Publications, opinions, and speeches
Improving OHIP+ for lower- and modest-income Ontarians
Published on 29/01/2019
Submission to the Ontario Ministry of Health & Long-Term Care regarding proposed amendments related to OHIP+
When the OHIP+ change was first announced, the government indicated that OHIP+ would become a “second-payer” program – families with children who have private insurance plans would bill those plans first and the government would cover all remaining eligible costs of prescriptions through OHIP+.
However, the proposed regulations indicate that families with private prescription drug coverage will be required to pay out-of-pocket for any costs not covered by their plans. Although this may seem like a slight adjustment from the original announcement, we are concerned that the difference will have a burdensome impact on working families with low incomes.
The government’s proposed strategy is to use the Trillium Drug Program (TDP) as a stop-gap for those families who have health insurance and out-of-pocket drug costs.
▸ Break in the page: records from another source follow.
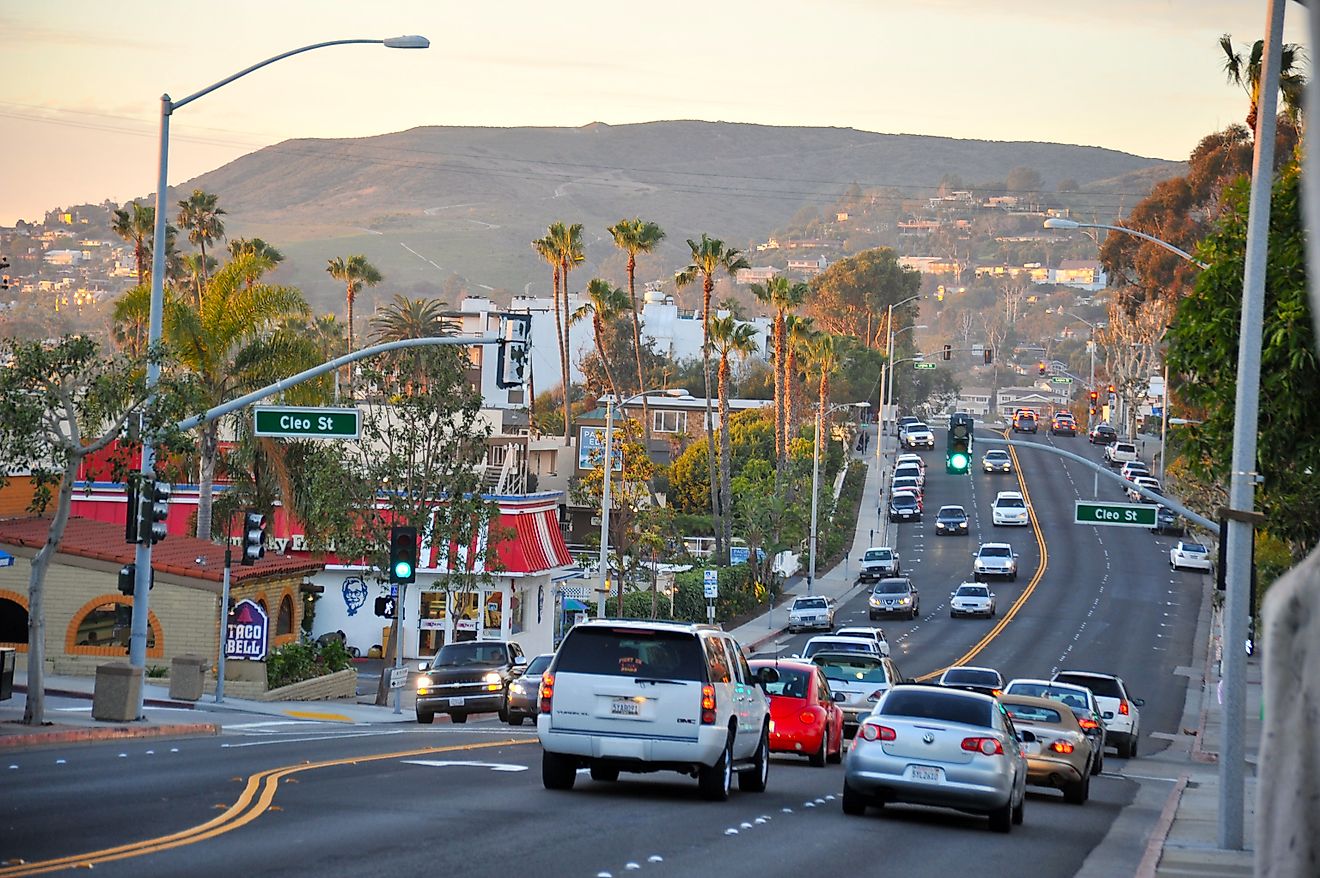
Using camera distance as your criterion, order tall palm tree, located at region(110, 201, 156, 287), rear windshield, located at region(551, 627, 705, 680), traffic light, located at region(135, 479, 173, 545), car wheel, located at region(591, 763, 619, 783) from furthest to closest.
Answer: tall palm tree, located at region(110, 201, 156, 287) → traffic light, located at region(135, 479, 173, 545) → car wheel, located at region(591, 763, 619, 783) → rear windshield, located at region(551, 627, 705, 680)

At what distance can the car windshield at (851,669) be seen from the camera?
3238 centimetres

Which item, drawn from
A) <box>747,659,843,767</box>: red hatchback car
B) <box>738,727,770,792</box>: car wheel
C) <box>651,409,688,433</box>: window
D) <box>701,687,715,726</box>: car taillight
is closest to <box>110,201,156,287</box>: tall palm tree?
<box>651,409,688,433</box>: window

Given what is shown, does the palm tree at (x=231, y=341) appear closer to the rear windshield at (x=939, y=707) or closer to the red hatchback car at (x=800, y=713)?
the red hatchback car at (x=800, y=713)

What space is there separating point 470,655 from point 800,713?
12.5m

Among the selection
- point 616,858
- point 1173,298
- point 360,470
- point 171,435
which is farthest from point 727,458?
point 616,858

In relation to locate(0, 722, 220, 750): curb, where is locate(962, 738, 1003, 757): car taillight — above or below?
above

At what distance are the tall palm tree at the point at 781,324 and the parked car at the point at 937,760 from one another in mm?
69260

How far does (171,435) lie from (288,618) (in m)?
22.3

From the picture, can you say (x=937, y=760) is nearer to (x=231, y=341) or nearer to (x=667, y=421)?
(x=231, y=341)

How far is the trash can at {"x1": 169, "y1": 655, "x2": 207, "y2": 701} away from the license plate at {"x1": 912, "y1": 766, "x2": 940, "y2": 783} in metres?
20.0

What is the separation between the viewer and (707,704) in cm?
1802

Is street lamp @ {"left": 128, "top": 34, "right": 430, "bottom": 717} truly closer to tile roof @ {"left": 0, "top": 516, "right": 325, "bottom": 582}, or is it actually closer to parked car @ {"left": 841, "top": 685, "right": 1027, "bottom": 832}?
tile roof @ {"left": 0, "top": 516, "right": 325, "bottom": 582}

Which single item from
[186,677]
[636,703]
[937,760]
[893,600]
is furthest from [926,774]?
[893,600]

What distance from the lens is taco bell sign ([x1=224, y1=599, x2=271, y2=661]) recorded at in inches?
1508
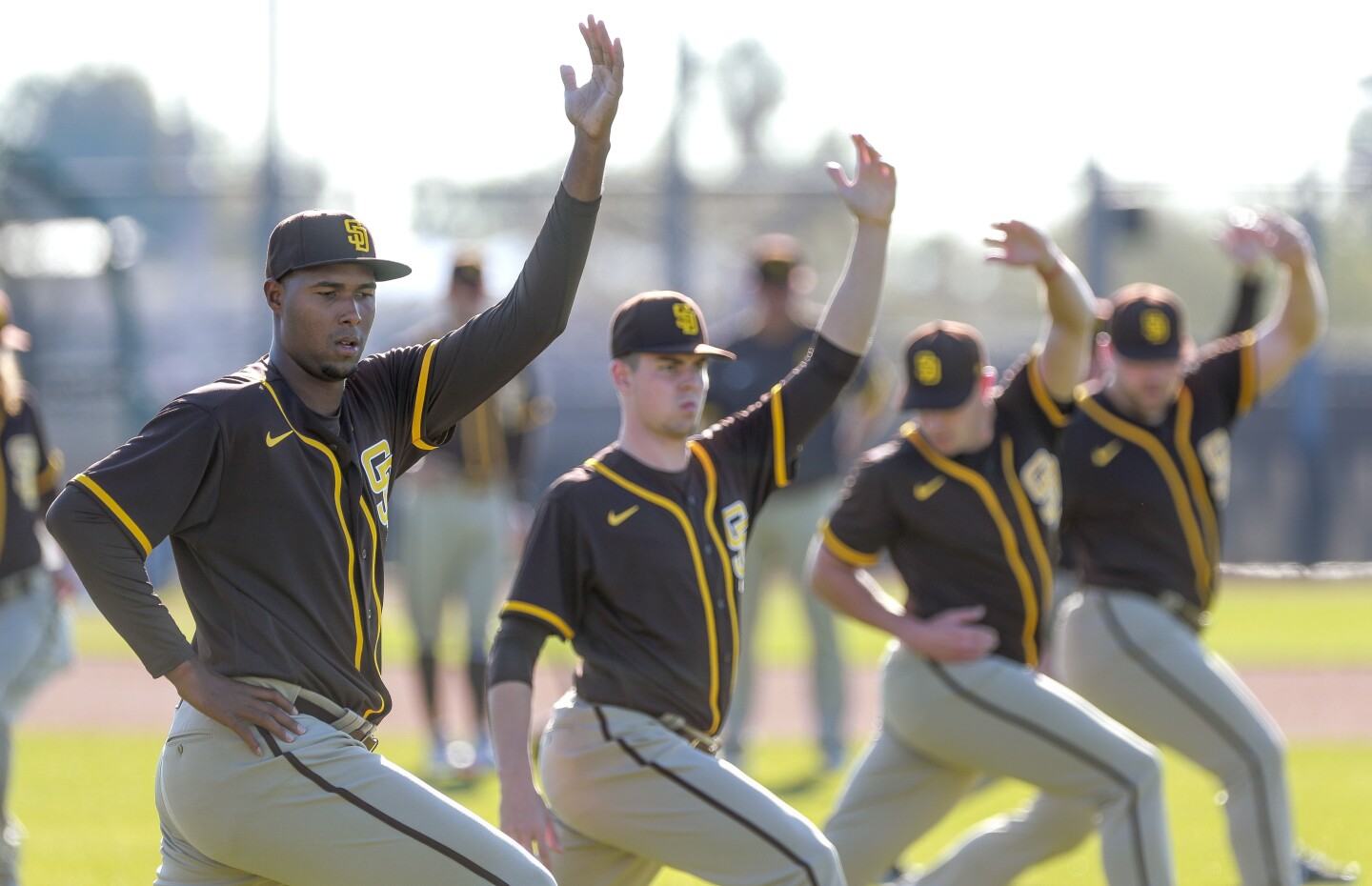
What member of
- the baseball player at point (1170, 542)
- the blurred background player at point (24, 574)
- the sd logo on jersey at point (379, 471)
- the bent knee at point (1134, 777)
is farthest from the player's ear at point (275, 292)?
the baseball player at point (1170, 542)

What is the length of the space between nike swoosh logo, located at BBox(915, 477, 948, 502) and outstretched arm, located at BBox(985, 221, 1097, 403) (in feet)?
1.65

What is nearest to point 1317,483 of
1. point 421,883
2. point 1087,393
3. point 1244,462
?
point 1244,462

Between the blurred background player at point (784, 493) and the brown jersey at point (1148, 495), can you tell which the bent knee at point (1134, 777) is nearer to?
the brown jersey at point (1148, 495)

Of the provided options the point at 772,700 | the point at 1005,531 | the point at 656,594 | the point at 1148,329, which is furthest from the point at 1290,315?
the point at 772,700

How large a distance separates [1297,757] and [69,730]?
25.7ft

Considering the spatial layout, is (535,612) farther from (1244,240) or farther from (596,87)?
(1244,240)

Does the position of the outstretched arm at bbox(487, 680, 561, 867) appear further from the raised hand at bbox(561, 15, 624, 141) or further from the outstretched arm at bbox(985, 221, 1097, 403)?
the outstretched arm at bbox(985, 221, 1097, 403)

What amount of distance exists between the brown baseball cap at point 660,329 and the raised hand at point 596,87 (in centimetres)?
109

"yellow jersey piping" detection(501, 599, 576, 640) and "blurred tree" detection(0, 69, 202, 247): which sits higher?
"blurred tree" detection(0, 69, 202, 247)

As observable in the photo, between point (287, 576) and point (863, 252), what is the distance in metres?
2.04

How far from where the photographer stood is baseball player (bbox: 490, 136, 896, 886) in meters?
4.52

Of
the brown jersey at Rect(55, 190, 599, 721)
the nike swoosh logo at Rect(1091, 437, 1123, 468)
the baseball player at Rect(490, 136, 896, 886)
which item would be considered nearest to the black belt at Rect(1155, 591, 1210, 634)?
the nike swoosh logo at Rect(1091, 437, 1123, 468)

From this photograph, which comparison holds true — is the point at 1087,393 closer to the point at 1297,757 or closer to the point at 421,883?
the point at 421,883

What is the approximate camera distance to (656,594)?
15.4 feet
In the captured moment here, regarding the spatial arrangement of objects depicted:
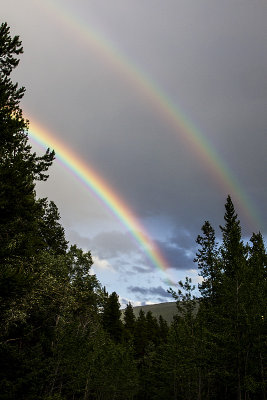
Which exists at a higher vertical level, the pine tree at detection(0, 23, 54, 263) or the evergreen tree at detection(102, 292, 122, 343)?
the pine tree at detection(0, 23, 54, 263)

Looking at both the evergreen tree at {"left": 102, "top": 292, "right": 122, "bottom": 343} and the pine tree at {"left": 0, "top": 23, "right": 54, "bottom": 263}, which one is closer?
the pine tree at {"left": 0, "top": 23, "right": 54, "bottom": 263}

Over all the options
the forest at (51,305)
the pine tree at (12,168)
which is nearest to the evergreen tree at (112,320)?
the forest at (51,305)

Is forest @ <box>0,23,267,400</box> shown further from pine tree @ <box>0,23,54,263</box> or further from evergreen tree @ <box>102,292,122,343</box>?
evergreen tree @ <box>102,292,122,343</box>

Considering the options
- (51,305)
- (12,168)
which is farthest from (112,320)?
(12,168)

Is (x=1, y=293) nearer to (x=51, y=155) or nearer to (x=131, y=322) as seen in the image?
(x=51, y=155)

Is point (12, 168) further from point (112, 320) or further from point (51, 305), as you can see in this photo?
point (112, 320)

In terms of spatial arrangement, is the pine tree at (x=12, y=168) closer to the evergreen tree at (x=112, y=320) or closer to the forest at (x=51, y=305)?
the forest at (x=51, y=305)

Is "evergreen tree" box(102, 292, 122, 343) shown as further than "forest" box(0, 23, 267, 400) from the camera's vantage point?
Yes

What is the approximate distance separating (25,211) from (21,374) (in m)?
10.6

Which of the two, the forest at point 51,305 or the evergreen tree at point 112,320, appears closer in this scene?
the forest at point 51,305

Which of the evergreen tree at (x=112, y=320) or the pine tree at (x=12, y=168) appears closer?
the pine tree at (x=12, y=168)

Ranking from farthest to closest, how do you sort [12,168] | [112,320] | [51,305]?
[112,320] < [51,305] < [12,168]

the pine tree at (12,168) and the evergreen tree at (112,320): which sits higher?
Result: the pine tree at (12,168)

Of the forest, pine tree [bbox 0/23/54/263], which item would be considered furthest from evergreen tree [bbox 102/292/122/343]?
pine tree [bbox 0/23/54/263]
But unlike OHIP+, under TDP families first pay an annual deductible (typically 3 or 4 per cent of household income) before they receive any support.
Under the proposed regulations, a sole-support parent with household income of about $30,000 and some employer-sponsored health benefits would have to pay about $850 for medicines before receiving coverage from TDP.
In recognition of the cost burden that this could put on low- and modest-income families with partial coverage, Maytree recommends that the government preserve OHIP+ as the first and sole payer for prescription medicines for families with incomes below a particular threshold (for example, the threshold for the Low-Income Individuals and Families Tax Credit).